| PROBLEM DETAILS |
Quote word for word the stretch of the records below from the line containing "What is the depth" through the end of the records, and give only those lines.

| ENTRIES |

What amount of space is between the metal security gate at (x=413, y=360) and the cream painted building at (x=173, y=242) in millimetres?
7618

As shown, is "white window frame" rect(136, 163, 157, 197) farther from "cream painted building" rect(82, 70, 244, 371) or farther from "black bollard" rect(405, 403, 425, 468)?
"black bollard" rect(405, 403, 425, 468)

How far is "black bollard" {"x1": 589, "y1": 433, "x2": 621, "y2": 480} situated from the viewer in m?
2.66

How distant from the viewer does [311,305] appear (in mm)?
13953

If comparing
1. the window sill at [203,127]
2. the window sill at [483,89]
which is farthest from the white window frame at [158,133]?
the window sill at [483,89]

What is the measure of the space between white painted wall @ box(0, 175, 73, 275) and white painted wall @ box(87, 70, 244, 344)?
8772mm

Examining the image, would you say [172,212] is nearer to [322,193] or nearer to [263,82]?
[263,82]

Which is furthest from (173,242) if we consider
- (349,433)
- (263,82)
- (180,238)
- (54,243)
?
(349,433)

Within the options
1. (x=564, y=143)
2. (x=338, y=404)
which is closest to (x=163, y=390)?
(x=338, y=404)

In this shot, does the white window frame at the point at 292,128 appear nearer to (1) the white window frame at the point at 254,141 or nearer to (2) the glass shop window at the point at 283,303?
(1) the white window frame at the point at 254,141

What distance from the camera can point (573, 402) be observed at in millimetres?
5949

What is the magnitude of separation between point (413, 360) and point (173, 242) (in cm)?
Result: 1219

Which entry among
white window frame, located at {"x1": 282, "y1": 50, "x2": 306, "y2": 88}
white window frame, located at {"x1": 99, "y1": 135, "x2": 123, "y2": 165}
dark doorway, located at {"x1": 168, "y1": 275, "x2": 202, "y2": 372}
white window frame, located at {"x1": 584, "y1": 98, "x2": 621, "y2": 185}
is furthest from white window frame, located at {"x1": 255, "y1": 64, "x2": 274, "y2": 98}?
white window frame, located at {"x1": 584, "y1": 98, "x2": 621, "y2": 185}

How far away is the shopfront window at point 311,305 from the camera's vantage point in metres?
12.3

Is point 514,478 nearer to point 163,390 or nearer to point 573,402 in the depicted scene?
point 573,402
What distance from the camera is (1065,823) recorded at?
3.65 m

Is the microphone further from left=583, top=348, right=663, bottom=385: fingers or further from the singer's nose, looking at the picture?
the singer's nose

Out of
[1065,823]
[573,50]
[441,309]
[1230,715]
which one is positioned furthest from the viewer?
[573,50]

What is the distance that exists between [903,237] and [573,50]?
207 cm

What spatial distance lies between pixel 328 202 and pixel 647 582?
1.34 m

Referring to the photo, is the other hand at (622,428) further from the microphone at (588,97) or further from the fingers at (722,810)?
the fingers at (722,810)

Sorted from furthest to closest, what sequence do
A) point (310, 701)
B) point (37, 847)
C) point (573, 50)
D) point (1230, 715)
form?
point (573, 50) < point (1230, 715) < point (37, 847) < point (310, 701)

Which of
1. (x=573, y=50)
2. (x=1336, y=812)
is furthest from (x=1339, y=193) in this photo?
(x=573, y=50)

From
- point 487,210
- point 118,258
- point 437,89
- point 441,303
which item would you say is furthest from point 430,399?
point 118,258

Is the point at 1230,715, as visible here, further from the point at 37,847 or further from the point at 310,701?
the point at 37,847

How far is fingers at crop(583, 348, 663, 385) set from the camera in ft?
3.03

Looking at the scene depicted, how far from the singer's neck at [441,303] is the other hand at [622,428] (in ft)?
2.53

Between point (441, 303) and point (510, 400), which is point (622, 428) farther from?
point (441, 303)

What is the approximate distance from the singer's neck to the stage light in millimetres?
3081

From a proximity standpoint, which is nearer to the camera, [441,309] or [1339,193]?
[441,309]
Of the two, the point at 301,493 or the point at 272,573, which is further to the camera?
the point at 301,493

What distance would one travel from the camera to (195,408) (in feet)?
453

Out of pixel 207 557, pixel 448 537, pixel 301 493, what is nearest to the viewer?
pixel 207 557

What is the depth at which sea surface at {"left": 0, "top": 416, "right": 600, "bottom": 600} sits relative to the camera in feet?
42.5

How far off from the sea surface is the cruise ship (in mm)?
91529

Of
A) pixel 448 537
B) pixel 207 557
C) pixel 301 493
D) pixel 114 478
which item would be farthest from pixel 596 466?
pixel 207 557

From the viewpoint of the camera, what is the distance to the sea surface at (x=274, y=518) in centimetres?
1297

| RESULT |
What is the depth at which sea surface at {"left": 0, "top": 416, "right": 600, "bottom": 600} sits relative to the camera in feet?
42.5

How far off from the sea surface is the cruise ship (in mm)?
91529

Of
A) pixel 448 537
B) pixel 207 557
C) pixel 301 493
D) pixel 114 478
which item would be farthest from pixel 596 466?
pixel 207 557

From the viewpoint of the camera, what is the distance to the sea surface at (x=274, y=518) in centimetres?
1297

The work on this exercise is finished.